I am suspicious of unifying theories which try to explain the relationship between popular culture and politics. However, A.O. Scott's piece in the New York Times on the defining Hollywood films of the Obama era is pretty compelling:
Last year in The New York Review of Books the critic J. Hoberman wondered when we would see an “Obama-inflected Hollywood cinema.” “The longing for Obama (or an Obama),” he wrote, “can be found in two prescient 2008 movies,” citing “Wall-E” and “Milk” as releases about creative community organizers, with Harvey Milk also a political symbol of hope. It may be too soon to identify an Obama Cinema, but the president’s second inauguration seems like an appropriate time to try.Film is one of the sites where societies negotiate meaning, develop and challenge their own mythologies, and express the hopes, anxieties, and feelings of the collective subconscious. Films talk to us, talk to each other, all the while revealing the "spirit of the age." In total, popular culture is an informal type of public opinion, a barometer for the attitudes of a given society.
Obama's election in 2004 was supposed to usher in postracial America. It did not. Hope and change was met by the twin realities of a coordinated assault on the legitimacy of the country's first black President, as well as how practical governance is an exercise in realpolitik. As such, hope and change had to be surrendered to practical realities--here Obama's right-leaning centrism was greeted by upset on the part of Progressives, and recast as treason and Socialist-Communist-anti-white tyranny by Conservatives.
How do the Hollywood movies made in the Age of Obama reflect these dynamics?
Films can be considered political in a number of ways. They can deal with explicitly political matters of public policy. Lincoln and Zero Dark Thirty fit this mold.

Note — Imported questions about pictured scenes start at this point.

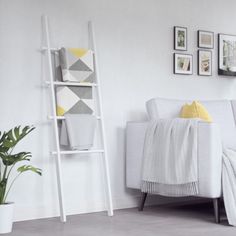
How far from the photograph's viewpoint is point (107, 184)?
4.05m

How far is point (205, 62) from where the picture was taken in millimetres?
4914

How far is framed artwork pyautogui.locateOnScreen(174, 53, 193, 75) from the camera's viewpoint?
4723 mm

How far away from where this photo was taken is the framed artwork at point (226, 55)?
5020mm

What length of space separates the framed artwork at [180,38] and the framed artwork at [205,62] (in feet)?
0.67

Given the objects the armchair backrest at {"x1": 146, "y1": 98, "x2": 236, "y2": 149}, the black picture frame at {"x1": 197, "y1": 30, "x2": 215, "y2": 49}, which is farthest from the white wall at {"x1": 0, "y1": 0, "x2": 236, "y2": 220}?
the armchair backrest at {"x1": 146, "y1": 98, "x2": 236, "y2": 149}

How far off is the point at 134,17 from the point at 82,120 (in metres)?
1.14

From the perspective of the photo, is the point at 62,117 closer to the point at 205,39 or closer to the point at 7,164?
the point at 7,164

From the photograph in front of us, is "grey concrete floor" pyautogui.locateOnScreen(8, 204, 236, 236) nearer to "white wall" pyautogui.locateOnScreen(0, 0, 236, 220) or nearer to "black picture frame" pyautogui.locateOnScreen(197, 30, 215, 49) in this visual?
"white wall" pyautogui.locateOnScreen(0, 0, 236, 220)

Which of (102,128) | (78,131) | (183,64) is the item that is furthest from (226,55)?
(78,131)

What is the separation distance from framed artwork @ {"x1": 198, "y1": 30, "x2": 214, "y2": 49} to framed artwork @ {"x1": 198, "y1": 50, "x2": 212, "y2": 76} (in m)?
0.06

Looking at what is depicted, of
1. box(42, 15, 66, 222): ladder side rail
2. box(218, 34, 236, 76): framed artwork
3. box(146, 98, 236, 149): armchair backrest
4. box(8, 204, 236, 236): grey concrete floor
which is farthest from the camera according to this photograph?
box(218, 34, 236, 76): framed artwork

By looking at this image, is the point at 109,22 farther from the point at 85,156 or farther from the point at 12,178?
the point at 12,178

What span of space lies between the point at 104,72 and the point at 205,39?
1.19m

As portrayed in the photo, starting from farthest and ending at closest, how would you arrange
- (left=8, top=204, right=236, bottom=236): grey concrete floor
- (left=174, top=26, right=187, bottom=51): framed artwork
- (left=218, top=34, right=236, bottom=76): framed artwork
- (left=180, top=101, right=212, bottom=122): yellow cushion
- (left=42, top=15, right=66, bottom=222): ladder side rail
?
(left=218, top=34, right=236, bottom=76): framed artwork → (left=174, top=26, right=187, bottom=51): framed artwork → (left=180, top=101, right=212, bottom=122): yellow cushion → (left=42, top=15, right=66, bottom=222): ladder side rail → (left=8, top=204, right=236, bottom=236): grey concrete floor
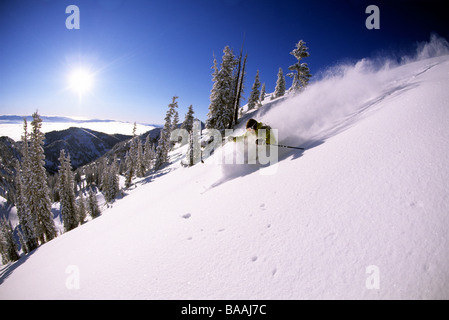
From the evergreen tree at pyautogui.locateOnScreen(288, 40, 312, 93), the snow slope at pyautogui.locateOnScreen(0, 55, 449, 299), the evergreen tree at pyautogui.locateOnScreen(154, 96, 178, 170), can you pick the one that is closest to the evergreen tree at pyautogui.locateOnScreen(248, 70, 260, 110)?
the evergreen tree at pyautogui.locateOnScreen(288, 40, 312, 93)

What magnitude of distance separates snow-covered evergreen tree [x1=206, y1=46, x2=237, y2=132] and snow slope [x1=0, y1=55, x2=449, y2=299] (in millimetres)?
25638

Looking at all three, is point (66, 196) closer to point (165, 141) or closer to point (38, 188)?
point (38, 188)

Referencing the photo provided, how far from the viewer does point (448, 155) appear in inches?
128

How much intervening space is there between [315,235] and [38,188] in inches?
1283

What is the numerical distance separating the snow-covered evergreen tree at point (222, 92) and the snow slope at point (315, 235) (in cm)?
2564

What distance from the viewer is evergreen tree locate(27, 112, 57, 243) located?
2153 cm

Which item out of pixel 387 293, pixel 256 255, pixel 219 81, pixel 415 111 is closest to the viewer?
pixel 387 293

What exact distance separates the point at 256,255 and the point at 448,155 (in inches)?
162

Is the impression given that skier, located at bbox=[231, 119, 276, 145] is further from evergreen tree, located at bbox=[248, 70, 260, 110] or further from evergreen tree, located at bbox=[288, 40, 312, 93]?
evergreen tree, located at bbox=[248, 70, 260, 110]

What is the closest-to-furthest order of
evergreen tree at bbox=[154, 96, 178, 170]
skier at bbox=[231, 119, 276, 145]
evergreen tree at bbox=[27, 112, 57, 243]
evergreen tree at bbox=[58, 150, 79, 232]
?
skier at bbox=[231, 119, 276, 145] < evergreen tree at bbox=[27, 112, 57, 243] < evergreen tree at bbox=[58, 150, 79, 232] < evergreen tree at bbox=[154, 96, 178, 170]

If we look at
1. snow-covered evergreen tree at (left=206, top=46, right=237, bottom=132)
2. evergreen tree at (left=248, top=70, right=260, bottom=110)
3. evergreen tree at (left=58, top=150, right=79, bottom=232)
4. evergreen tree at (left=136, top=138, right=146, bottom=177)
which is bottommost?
evergreen tree at (left=58, top=150, right=79, bottom=232)

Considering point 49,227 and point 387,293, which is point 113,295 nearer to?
point 387,293

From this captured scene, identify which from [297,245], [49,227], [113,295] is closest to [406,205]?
[297,245]

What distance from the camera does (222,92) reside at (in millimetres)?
29406
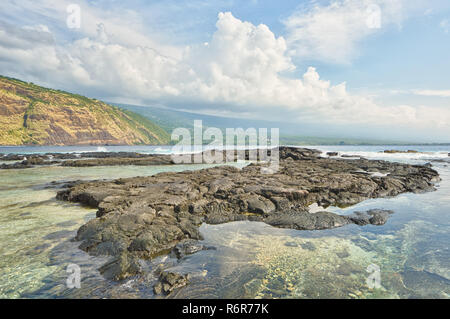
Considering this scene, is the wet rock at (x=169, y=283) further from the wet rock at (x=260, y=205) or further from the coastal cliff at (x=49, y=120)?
the coastal cliff at (x=49, y=120)

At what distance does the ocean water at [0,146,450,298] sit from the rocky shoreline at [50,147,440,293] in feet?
1.77

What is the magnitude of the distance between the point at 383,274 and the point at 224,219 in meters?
7.26

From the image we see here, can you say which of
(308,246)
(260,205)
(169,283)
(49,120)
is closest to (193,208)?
(260,205)

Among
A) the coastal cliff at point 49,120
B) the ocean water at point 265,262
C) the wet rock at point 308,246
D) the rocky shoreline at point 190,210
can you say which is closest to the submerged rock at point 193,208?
→ the rocky shoreline at point 190,210

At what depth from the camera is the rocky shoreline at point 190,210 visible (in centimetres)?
879

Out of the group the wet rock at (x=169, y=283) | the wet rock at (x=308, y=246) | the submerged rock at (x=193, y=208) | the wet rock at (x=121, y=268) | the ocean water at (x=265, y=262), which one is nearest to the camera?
the wet rock at (x=169, y=283)

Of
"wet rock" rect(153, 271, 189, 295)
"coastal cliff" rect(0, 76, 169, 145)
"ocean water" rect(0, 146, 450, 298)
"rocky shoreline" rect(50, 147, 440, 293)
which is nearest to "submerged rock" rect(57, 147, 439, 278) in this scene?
"rocky shoreline" rect(50, 147, 440, 293)

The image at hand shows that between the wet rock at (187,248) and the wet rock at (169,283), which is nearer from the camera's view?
the wet rock at (169,283)

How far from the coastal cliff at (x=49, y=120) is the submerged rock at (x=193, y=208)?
378 feet

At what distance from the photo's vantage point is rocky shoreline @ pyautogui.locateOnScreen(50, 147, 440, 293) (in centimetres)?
879

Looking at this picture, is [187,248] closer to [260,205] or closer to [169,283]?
[169,283]

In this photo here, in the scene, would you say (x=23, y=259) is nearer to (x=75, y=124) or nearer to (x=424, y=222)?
(x=424, y=222)

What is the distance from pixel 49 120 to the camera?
110562mm

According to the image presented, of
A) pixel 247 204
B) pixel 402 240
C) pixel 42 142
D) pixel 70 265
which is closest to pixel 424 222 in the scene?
pixel 402 240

[Question: Am I the only person who thought both movies were exercises in tedium? Am I the only person who thought that Cloud Atlas was one of the year's best movies and should have been nominated for an Oscar?]
Films can also be implicitly political as they reflect changing attitudes, beliefs, anxieties, or social relationships in society without offering explicit commentary on "politics" per se. Likewise, films can tell us something about politics and society by how they reinforce taken for granted cultural values and tropes--the lies and stories we tell to make sense of ourselves as a nation and community:
Some of the connections between politics and movies are obvious, but we wanted to go beyond the topical resonance of films like “Zero Dark Thirty” and enter into the realms of allegory and national mythology.
What these period pictures have in common is a sense that righting our wrongs is a shared burden. Or, as Nick Fury, in describing another battle between good and evil, puts it: “There came a day, a day unlike any other, when Earth’s mightiest heroes found themselves united against a common threat.”
“Marvel’s The Avengers” might have been called “Team of Rivals” — the title of the book, by Doris Kearns Goodwin, that was one of the sources for “Lincoln.” And Joss Whedon’s Marvel costume party is, like Mr. Spielberg’s historical costume drama, largely about an urgent response to a political crisis. It is also about community organizing, as Fury mobilizes a fractious group of individuals whom he must persuade to pursue a set of common interests.A.O. Scott omitted the movie Killing Them Softly from his theory of Obama Cinema. This is unfortunate. I would suggest that no other movie has captured the cynicism, anxiety, fear, and liminal moment between the end of Bush's tenure and Obama's election in 2008 with such clarity and insight.
As such, “The Avengers” may be the exemplary Obama Era superhero movie, replacing the figure of the solitary, shadowy paladin with a motley assortment of oddballs and, despite the title, focusing less on vengeance than on interplanetary peacekeeping. A similar ethic informs “X-Men: First Class,” which takes place around the time of Mr. Obama’s birth (at the height of the cold war and the civil rights movement) and which shows how the idealistic pursuit of justice and tolerance can end up tragically divided between radical and conciliatory impulses...
The Great Recession is in almost every frame of Killing Them Softly. The disappointments of how easily Hope and Change became more of the same--where the banksters win, and the drones keep killing innocent people, while the 1% laughs all the way to the bank--lingers over the final scene of the movie as an ending note on what is a 90 minutes or so meditation on life in the Bush era and how it did (or did not) transition into "Obama's America."
Watching the hope embodied by 2008 election of Barack Obama in 2012, four years after we have seen the realities of his tenure, in a film about how even hitmen and gangsters are impacted by a failed economy is a profound comment on the American dream, and the realities of "austerity" and neoliberalism/hyper-conservatism.
Killing Them Softly came and went in the theater during the course of a few weeks. Maybe it spoke too much truth to power to be popular among the masses.
What do you make of A.O. Scott's list? Are there any movies which you think speak to the Age of Obama with a particularly sharp amount of clarity and insight, and which should have been included in his theory of Obama Cinema?